Seit Beginn ihrer Beziehung haben die zwei getrennte Konten und zum Verwalten der gemeinsamen Ausgaben verwenden sie die App „Splitwise“. Regina war Wirtschaftsprüferin von Beruf und legt daher großen Wert auf Genauigkeit. So wird jede noch so kleine Ausgabe festgehalten, um am Ende des Monats abzurechnen, wer wem was schuldet.

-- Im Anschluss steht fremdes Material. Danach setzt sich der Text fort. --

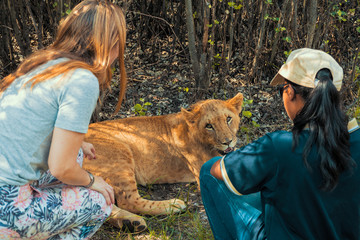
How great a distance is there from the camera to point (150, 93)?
5996 millimetres

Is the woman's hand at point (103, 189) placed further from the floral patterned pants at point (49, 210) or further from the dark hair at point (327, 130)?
the dark hair at point (327, 130)

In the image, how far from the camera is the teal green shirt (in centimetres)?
187

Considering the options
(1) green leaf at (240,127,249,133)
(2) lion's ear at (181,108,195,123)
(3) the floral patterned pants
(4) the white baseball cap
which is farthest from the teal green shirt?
(1) green leaf at (240,127,249,133)

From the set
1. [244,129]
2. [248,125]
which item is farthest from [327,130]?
[248,125]

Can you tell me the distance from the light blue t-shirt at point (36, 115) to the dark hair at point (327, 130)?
109 centimetres

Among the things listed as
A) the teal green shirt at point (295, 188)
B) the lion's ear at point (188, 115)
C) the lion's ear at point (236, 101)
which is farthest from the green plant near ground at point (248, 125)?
the teal green shirt at point (295, 188)

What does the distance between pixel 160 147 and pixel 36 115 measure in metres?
2.12

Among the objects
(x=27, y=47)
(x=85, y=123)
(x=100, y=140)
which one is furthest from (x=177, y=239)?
(x=27, y=47)

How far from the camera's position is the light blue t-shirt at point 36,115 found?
211 cm

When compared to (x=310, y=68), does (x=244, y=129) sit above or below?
below

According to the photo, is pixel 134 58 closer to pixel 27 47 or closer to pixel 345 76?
pixel 27 47

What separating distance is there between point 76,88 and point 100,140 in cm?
186

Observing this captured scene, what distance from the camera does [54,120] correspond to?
2.21 metres

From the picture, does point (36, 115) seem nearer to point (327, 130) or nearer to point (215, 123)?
point (327, 130)
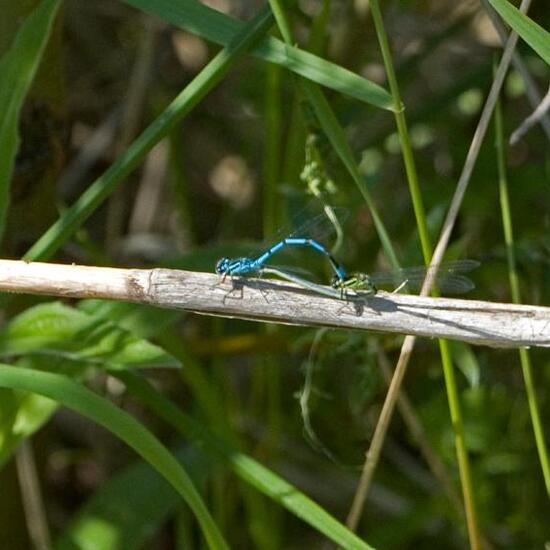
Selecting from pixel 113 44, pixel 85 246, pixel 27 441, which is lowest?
pixel 27 441

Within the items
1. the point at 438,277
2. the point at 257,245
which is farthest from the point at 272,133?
the point at 438,277

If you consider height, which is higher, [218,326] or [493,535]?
[218,326]

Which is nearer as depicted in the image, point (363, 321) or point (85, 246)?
point (363, 321)

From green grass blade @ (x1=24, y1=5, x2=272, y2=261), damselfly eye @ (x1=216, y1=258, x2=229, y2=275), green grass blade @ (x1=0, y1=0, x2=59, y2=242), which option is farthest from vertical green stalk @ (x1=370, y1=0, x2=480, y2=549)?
green grass blade @ (x1=0, y1=0, x2=59, y2=242)

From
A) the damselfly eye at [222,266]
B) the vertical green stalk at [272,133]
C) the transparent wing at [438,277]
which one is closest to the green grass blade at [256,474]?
the damselfly eye at [222,266]

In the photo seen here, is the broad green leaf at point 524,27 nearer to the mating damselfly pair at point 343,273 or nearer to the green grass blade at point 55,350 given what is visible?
the mating damselfly pair at point 343,273

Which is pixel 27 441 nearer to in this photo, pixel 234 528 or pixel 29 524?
pixel 29 524

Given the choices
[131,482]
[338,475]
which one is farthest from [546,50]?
[338,475]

„Wir teilen wirklich alles. Sogar das Trinkgeld bei einem gemeinsamen Restaurantbesuch“, sagt Thomas. Hat einer von ihnen einmal eine größere Ausgabe nur für sich zu verbuchen, wie beispielsweise eine neue Kamera für Thomas, dann bezahlt sich das jeder selbst. Portable Kajaks extra für die Weltreise hat sich Thomas unbedingt eingebildet. „Ihr war es das Geld nicht wert. Also habe ich beide bezahlt. Das System funktioniert super für uns.“
Der Bezug zu Geld hat sich geändert
In Sachen Geld streitet das Paar kaum. In einem Punkt gab es vor kurzem aber doch immer wieder Diskussionen: „Wenn etwas kaputt geht, bin ich der Typ Mensch, der es sofort neu kaufen will. Regina repariert die Dinge und schmeißt sie nicht gleich weg. Aber sie hat mir beigebracht, bewusster mit Geld und auch mit unserem Hab und Gut umzugehen.“
Seit elf Monaten ist das Paar nun auf Weltreise. Ein weiteres Jahr soll es mindestens noch werden – das ist abhängig davon, wie gut das Paar auch künftig mit Geld umgehen wird. Etwa 1200 Euro brauchen sie im Monat für das Leben auf vier Rädern. Ihr Startkapital waren 40.000 Euro Erspartes. Ihre größten Ausgabeposten: Treibstoff und Essen. Thomas dazu: „Natürlich geht man mit Geld anders um, wenn man weiß, dass jetzt nichts mehr herein kommt. Und für uns bedeutet jeder Euro, den wir nicht ausgeben, dass wir länger reisen können. Spontankäufe gibt es daher nicht mehr und jede Ausgabe wird vorab besprochen.“
Fragen und Antworten zu finanziellen Regelungen in einer Lebensgemeinschaft oder Ehe
Welche finanziellen Ansprüche und Verpflichtungen bestehen in einer nicht ehelichen Lebensgemeinschaft?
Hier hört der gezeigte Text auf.